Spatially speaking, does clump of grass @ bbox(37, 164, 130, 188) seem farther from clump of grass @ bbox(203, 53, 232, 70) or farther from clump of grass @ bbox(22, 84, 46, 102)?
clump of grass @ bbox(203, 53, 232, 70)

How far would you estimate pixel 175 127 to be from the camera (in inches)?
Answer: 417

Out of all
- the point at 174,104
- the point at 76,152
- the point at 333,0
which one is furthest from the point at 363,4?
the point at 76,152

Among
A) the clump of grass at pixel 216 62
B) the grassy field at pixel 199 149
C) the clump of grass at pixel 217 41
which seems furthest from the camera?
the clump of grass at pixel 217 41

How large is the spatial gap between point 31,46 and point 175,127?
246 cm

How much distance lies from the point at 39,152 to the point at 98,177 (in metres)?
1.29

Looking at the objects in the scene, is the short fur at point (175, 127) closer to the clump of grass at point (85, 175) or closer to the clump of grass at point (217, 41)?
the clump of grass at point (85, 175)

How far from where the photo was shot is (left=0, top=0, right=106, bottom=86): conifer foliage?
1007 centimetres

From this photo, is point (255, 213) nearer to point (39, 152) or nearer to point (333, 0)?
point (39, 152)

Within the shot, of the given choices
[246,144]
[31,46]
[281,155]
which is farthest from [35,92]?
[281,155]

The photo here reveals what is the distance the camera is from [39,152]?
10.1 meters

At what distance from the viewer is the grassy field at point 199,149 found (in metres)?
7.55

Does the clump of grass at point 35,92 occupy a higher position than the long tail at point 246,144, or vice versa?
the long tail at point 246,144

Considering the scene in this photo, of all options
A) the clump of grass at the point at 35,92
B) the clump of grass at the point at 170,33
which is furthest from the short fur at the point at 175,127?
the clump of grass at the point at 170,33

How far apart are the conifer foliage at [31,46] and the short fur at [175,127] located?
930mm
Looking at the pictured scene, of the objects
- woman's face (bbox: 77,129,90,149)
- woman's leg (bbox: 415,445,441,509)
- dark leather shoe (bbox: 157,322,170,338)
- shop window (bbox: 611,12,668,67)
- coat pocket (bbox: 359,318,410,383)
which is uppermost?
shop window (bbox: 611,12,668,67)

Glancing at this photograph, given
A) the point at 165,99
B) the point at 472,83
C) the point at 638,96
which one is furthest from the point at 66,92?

□ □ □ □ □ □ □

Copy out the entries word for word, from the line containing "Considering the scene" through the end of the entries.

Considering the scene in this photo, of all options
A) the clump of grass at the point at 35,92
B) the clump of grass at the point at 170,33
which is furthest from the short fur at the point at 175,127?
the clump of grass at the point at 170,33

How far apart are the conifer foliage at [31,46] and the short fur at [175,127] located?
930mm
Looking at the pictured scene, of the objects
- woman's face (bbox: 77,129,90,149)
- woman's leg (bbox: 415,445,441,509)
- dark leather shoe (bbox: 157,322,170,338)
- shop window (bbox: 611,12,668,67)
- coat pocket (bbox: 359,318,410,383)
which is uppermost?
shop window (bbox: 611,12,668,67)

Glancing at this photograph, given
A) the point at 165,99
B) the point at 472,83
C) the point at 638,96
which one is furthest from the point at 66,92?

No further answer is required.